Broadacre farmers in Western Australia’s grain belt are facing lengthy delays for crop-dusting services, sparking “desperation” amid concern that crops will suffer in a year with record production potential.
- Thanks to a unseasonably wet winter causing significant water-logging across southern Western Australia, access paddocks via the ground is limited
- Farmers are also facing delays in securing aerial-application services to disperse fertiliser and chemicals on their crops
- Growers also fear they will not be able to capitalise on current record market conditions
Pilots say they are racing to clear up to four weeks of work spraying and fertilising paddocks, due to unprecedented demand caused by widespread waterlogging.
The wet conditions are posing significant challenges for farmers from Esperance to Northampton who traditionally rely on ground-based application.
John Young farms at Calingiri, 135 kilometres north-east of Perth in WA’s Wheatbelt.
He said he was facing the prospect of “significant yield loss” with his canola if he could not source a crop duster soon.
“We’ve had well-above-average rainfall, especially during July and the start of August, so we just can’t get on the ground,” he said.
“[The backlog for crop-duster services] has been of our design because ,in the dry years, we don’t use the spray operators, so they reduce their capacity and then we have a year like this where we all desperately want them.
“We expect them to just turn the tap on and that’s just not possible, because there’s a significant capital investment and workforce they need.”
Pilot: ‘We can hear the desperation’
Helispecs chief pilot Brent Nottage said he had knocked back work after only being able to fly a handful of days in July.
“I’ve probably turned away 35,000-40,000 hectares.

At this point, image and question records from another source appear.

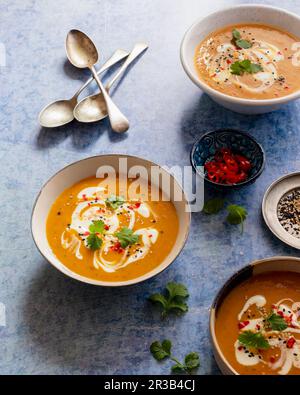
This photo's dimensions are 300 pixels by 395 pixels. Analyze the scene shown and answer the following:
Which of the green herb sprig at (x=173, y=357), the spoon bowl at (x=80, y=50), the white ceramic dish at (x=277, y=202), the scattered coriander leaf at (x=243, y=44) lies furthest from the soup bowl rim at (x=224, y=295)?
the spoon bowl at (x=80, y=50)

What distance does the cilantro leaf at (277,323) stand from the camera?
2.20 meters

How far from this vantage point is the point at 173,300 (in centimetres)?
243

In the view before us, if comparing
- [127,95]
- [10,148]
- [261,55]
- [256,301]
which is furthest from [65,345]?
[261,55]

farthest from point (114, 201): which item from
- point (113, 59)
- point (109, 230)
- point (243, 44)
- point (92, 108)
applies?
point (243, 44)

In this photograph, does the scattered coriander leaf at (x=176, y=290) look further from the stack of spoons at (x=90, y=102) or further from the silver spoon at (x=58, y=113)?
the silver spoon at (x=58, y=113)

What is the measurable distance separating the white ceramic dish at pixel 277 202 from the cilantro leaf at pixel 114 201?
0.58 m

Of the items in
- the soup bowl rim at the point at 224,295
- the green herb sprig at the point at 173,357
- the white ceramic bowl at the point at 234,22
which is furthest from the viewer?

I just said, ‘I can’t be there’, and ‘I can’t do it’,” Mr Nottage said.
“I’ve been offered all kinds of incentives to turn up … sometimes $10 a hectare more.
Mr Nottage said farmers who did not have aerial-application services locked in could miss out.
“Farmers won’t have crops sprayed, there’s a few planes over east available but no pilots to fly them and border restrictions are also a problem.”
Mr Nottage said he had lodged an application to allow more crew and an extra aircraft into the state from regional Queensland but the requests had been declined.
“[The West Australian government] won’t even look at bringing in other companies to give us a hand,” he said. “I’ve been trying for two to three weeks now, but it gets automatically rejected.”